DX Freight
- Company type: plc
- Industry: Courier, Logistics
- Area served: United Kingdom Ireland
- Products: Logistics Delivery to home Large parcel express International Delivery
- Website: dxdelivery.com

= DX Freight =

UK-based delivery and logistics company

DX Freight (Previously known as Nightfreight GB) is a United Kingdom-based delivery and logistics company. The company is part of the DX Group, which was founded in 1975 and is headquartered in West Midlands, England.

DX Freight specializes in the delivery of parcels, documents, and freight items throughout the UK and Europe. The company offers a range of delivery services, including next-day delivery, same-day delivery, and international delivery. DX Freight uses a variety of vehicles, including vans, lorries, and trailers. The company operates from depots throughout the UK.

==History==
Nightfreight GB was founded in 1984. A year later a cooperative with several transport companies was formed. They assisted each other with parcel deliveries around the country. The original group consisted of seven depots, and a hub operation in Willenhall.
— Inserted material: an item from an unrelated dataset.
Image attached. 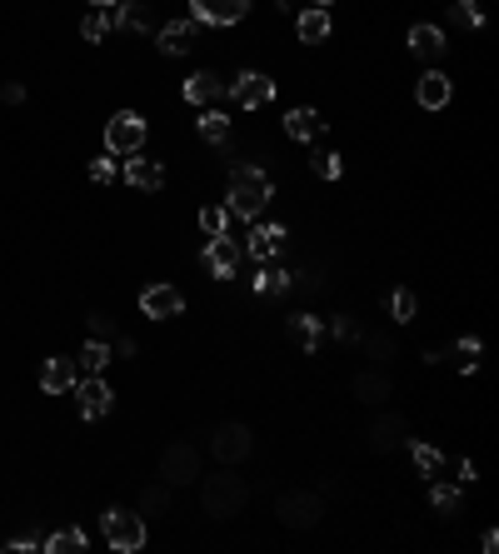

Over the next few years, the Nightfreight network grew, with new members joining the consortium.

In 1990, a purpose built hub was introduced in Willenhall. The company developed and introduced a computerized parcel tracking system (NightTrak). This was to speed up the operation of the company. During the beginning of the 1990s, various companies that had previously been consortium members, became owned subsidiaries of the company.

In August 1993, it was listed on the London Stock Exchange as a PLC until January 2001, after which the company was placed back into private ownership. In September 1995, Hay Pollock was acquired, which subsequently became the International and Logistics arm of the company.

In April 2004, a new home delivery service, Deliver2Home, was launched adding to the one man home and white glove two man Pacemaker delivery services. The company over time developed a niche in delivering irregular dimension and weight, or IDW, freight and became the market leader within that segment. Nightfreight operated over 1,000 vehicles, and employed over 2,500 people, spanning across three hubs and fifty two depots around the United Kingdom.

On 15 March 2012, Nightfreight GB was acquired by the DX Group, resulting in a business with combined revenues of approximately £300m per year. The acquisition created the United Kingdom and Ireland's largest independent mail, courier, and network distribution service provider. On 27 February 2014, DX Group announced its First Day of Dealings(FDoD) on the AIM Stock Market.